Easy Deployment of Python Google Cloud Functions using setuptools

The takeaway from this post is that with one command, invoke deploy-gcs, you will be able to bundle a python package into and archive and deploy a GCF against that

At Torqata, we work heavily within Google Cloud Platform, and we spend quite a bit of effort to the end of making our dev ops process more seamless, consistent, easy to use, and automated wherever possible. For example, we use a monorepo structure that houses our Angular and Python code with custom build tools that extend the awesome utility of the Nrwl Nx CLI to work the same with Python. In addition, we wrap almost all of our “actions” into Invoke tasks (or, rather, a modified version of Invoke that allows us to work within our monorepo and target various projects). I would love to write more about many of these topics, as there is a lot of information and code that would be useful to a broader audience, but today I wanted to focus in sharing one useful tidbit relating to deploying Google Cloud Functions.

If you are not aware, Google Cloud Functions are GCP’s serverless code snippet deployment offering very similar to AWS Lambda and Microsoft Azure Functions.
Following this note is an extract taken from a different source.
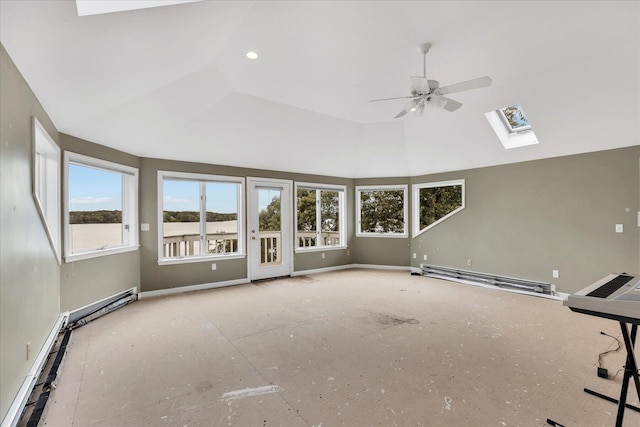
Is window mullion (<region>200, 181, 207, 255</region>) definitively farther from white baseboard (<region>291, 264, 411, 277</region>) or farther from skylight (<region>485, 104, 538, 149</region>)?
skylight (<region>485, 104, 538, 149</region>)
It supports a few different runtimes (Node, Python, Go, etc) and a few different ways to actually provide your code. Usually the easiest way to get up and running with GCF is to use the inline code editor and copy/paste snippets of code that you want to run. However, inevitably at some point you will want a more stable/repeatable deployment pattern that can be programmatic and tied to source control or versioned artifacts in a way that you can actually reason about.

The best way to do this is to point the GCF to deploy from a .zip archive within a GCS bucket. This allows you to have an externally available source of the archive, avoiding the problem of deployments differing from one users machine to another. But how to best create this archive? It has to conform to a certain structure, and although you could write a Makefile or bash script to grab the dependencies, there is a better way – you can just use Python’s existing packaging mechanism, setuptools! After all, why reinvent the wheel..

To do this, start by creating a package with your code. If you haven’t done this before with making a setup.py, refer to the documentation. For this post, I’ll assume you have that part down. Next, GCF requires that the entry code be in a file main.py. To solve for this, I add a main.py file at the same level of the project as the setup.py, and this file imports from my package the function(s) that I want to expose to GCF. Effectively, this is like a barrel file that exposes the functions you care about. To ensure this file gets bundled into the source distribution, create a MANIFEST.in file with an include main.py record. Also, create a requirements.txt file with the dependencies and add include requirements.txt to the manifest. Note that normally you would include dependencies in the setup.py file so that pip installing your package fetched them, and you may also have the dependencies there if you use this package elsewhere, but for GCF specifically we also must have a requirements.txt as that is how it will install. Remember, this process is using the existing packaging toolset for a purpose other than it’s direct intent, so it isn’t a “normal” package.

The last consideration to handle is that when you run python setup.py sdist the resulting distribution archive will contain the code wrapped inside a directory with the same name as the package. We will need to unpack this one level so that the main.py file is at the top of the archive.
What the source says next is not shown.